- Source data
::::::

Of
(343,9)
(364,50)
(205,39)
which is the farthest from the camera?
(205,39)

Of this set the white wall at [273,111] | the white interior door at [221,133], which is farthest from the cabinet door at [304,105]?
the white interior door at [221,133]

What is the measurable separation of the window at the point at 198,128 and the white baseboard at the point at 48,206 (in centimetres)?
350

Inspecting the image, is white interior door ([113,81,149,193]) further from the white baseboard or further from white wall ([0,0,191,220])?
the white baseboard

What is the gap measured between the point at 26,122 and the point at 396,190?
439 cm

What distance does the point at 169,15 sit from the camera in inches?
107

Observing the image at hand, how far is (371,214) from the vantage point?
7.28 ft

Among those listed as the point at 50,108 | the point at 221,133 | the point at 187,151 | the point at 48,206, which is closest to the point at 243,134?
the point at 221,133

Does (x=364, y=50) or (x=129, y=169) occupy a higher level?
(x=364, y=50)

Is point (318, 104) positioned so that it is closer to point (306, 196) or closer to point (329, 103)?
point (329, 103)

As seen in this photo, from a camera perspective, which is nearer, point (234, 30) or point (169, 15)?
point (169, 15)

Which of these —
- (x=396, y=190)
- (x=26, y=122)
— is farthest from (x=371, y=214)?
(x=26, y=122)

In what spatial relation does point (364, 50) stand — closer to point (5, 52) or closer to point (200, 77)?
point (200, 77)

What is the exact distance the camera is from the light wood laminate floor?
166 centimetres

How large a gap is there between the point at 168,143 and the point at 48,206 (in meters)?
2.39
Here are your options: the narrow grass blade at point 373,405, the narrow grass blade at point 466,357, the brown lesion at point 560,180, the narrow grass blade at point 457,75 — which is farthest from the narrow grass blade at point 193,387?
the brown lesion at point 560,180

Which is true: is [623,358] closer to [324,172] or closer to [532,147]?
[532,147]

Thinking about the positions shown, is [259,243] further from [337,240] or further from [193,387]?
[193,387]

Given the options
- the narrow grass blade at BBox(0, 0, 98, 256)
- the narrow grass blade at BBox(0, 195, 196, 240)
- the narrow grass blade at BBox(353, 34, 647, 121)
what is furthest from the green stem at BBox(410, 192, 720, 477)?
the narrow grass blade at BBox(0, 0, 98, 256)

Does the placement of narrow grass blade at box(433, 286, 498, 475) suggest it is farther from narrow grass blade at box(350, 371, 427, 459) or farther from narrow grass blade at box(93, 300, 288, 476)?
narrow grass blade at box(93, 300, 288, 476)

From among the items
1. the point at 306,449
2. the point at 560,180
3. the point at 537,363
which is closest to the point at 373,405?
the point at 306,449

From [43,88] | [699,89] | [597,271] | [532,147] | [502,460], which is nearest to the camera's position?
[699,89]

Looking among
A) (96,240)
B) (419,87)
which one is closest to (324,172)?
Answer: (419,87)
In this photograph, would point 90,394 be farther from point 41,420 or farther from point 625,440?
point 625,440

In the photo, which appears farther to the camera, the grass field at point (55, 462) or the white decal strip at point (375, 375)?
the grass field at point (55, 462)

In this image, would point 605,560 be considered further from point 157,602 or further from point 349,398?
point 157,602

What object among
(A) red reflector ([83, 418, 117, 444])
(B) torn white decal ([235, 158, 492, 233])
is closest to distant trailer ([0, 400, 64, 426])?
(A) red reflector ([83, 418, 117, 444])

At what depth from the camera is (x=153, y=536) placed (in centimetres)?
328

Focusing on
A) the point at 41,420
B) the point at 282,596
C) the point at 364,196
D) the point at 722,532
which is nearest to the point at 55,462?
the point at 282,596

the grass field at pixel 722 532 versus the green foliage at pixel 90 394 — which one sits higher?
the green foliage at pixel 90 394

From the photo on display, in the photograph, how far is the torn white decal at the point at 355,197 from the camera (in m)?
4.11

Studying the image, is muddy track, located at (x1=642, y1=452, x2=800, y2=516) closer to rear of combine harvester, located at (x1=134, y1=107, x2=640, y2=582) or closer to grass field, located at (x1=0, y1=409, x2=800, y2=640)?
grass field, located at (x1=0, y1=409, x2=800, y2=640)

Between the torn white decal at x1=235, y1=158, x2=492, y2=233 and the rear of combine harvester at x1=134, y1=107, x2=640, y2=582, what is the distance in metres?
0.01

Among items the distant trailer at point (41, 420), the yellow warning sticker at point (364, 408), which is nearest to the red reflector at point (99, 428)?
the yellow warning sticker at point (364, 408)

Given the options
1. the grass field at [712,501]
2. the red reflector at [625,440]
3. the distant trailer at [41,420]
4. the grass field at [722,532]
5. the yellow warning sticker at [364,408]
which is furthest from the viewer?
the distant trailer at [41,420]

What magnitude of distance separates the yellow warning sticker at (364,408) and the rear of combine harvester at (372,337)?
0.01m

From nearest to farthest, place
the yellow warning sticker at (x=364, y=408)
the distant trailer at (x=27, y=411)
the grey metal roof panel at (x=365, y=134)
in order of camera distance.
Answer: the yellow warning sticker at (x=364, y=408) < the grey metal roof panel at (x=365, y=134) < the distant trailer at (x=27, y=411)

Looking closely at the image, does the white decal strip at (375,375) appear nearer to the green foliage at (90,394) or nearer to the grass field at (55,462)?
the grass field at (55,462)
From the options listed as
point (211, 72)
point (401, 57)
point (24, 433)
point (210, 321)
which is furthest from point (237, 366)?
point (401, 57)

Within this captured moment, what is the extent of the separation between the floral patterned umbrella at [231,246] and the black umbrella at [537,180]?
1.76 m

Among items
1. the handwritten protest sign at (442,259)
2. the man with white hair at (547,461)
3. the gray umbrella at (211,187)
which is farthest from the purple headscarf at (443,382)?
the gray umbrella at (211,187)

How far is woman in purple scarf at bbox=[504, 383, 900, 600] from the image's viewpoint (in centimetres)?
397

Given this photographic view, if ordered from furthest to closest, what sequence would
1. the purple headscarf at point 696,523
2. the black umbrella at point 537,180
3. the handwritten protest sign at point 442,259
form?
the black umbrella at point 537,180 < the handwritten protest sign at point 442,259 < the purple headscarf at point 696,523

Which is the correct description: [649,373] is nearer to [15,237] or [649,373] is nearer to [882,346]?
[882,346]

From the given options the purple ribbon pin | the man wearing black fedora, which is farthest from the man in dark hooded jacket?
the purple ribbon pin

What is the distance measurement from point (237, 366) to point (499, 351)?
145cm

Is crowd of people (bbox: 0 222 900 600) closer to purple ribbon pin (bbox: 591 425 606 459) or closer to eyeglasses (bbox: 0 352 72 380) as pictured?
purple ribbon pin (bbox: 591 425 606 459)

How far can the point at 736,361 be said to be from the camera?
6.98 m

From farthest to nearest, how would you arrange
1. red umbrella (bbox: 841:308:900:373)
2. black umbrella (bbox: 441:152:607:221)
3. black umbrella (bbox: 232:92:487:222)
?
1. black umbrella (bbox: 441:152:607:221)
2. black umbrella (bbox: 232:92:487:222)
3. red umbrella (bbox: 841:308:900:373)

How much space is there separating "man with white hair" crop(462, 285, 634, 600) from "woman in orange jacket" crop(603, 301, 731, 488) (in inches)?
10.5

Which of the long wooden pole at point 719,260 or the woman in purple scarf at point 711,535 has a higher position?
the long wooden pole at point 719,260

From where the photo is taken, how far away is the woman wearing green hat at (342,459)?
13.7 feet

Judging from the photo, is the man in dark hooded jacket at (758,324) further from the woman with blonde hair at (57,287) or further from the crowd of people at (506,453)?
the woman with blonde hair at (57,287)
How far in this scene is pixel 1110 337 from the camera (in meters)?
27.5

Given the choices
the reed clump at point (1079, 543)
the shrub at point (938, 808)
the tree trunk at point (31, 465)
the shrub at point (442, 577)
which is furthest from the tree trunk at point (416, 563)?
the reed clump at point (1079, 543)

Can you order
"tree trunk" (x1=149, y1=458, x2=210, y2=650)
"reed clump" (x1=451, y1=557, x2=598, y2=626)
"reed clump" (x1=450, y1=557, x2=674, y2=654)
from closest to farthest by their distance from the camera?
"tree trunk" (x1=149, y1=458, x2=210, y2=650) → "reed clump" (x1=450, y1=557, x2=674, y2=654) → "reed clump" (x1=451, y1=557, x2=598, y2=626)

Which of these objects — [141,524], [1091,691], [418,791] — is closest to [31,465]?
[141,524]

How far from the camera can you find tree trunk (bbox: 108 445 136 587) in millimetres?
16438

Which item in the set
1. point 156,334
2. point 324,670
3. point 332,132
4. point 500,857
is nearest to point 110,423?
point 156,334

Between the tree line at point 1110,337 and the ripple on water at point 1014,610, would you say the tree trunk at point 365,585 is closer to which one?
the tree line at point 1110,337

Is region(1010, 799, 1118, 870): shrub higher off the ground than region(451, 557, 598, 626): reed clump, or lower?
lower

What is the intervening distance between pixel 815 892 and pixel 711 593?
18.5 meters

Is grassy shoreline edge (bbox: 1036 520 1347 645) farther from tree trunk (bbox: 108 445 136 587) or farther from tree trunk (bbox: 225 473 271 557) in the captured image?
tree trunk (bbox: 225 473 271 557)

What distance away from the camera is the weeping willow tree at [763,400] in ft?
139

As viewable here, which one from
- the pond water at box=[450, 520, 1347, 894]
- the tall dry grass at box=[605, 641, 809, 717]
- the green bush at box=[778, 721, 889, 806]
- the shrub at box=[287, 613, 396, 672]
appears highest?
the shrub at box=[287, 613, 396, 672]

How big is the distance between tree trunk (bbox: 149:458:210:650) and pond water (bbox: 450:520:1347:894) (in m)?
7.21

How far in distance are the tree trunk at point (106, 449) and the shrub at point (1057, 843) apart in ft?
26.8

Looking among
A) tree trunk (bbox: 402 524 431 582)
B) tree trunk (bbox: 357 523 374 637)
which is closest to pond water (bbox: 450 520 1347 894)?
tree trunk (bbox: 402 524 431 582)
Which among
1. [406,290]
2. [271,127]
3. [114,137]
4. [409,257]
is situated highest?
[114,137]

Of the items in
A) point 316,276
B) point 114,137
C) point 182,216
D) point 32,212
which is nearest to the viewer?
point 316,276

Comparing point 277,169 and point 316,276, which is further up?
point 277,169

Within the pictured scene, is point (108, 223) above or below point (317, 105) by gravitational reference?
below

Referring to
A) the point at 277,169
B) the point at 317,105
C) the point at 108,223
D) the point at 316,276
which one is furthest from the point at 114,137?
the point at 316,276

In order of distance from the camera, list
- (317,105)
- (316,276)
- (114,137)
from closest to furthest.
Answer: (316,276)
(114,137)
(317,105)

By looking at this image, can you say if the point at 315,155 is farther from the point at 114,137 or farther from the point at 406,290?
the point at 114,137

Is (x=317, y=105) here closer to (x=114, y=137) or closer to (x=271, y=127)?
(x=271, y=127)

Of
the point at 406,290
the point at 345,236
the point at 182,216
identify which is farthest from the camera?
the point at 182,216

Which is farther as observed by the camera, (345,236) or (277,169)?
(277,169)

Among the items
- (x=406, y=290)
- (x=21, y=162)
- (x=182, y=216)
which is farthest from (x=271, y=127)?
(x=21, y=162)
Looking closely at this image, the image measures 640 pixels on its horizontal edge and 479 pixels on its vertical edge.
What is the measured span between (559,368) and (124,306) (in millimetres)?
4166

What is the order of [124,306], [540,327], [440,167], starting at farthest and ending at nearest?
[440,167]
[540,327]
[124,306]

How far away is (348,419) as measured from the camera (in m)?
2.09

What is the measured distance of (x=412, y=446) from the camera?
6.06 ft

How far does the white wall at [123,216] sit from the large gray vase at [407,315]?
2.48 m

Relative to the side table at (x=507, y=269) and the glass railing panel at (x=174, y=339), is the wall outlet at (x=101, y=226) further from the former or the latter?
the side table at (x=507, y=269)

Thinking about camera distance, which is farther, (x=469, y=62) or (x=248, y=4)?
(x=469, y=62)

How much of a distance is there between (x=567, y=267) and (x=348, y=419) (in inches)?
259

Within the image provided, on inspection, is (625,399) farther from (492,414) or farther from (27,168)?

::::::

Please present the records as a Markdown table with the columns Row and Line, starting at the line that contains "Relative to the" and ending at the end of the records. Give each line its own row, number the rows, and leave out blank lines.

- Right answer
| Row | Line |
|---|---|
| 1 | Relative to the side table at (x=507, y=269) and the glass railing panel at (x=174, y=339), is the wall outlet at (x=101, y=226) further from the former or the latter? |
| 2 | the side table at (x=507, y=269) |
| 3 | Thinking about camera distance, which is farther, (x=469, y=62) or (x=248, y=4)? |
| 4 | (x=469, y=62) |
| 5 | How much of a distance is there between (x=567, y=267) and (x=348, y=419) (in inches)? |
| 6 | 259 |
| 7 | Within the image provided, on inspection, is (625,399) farther from (492,414) or farther from (27,168)? |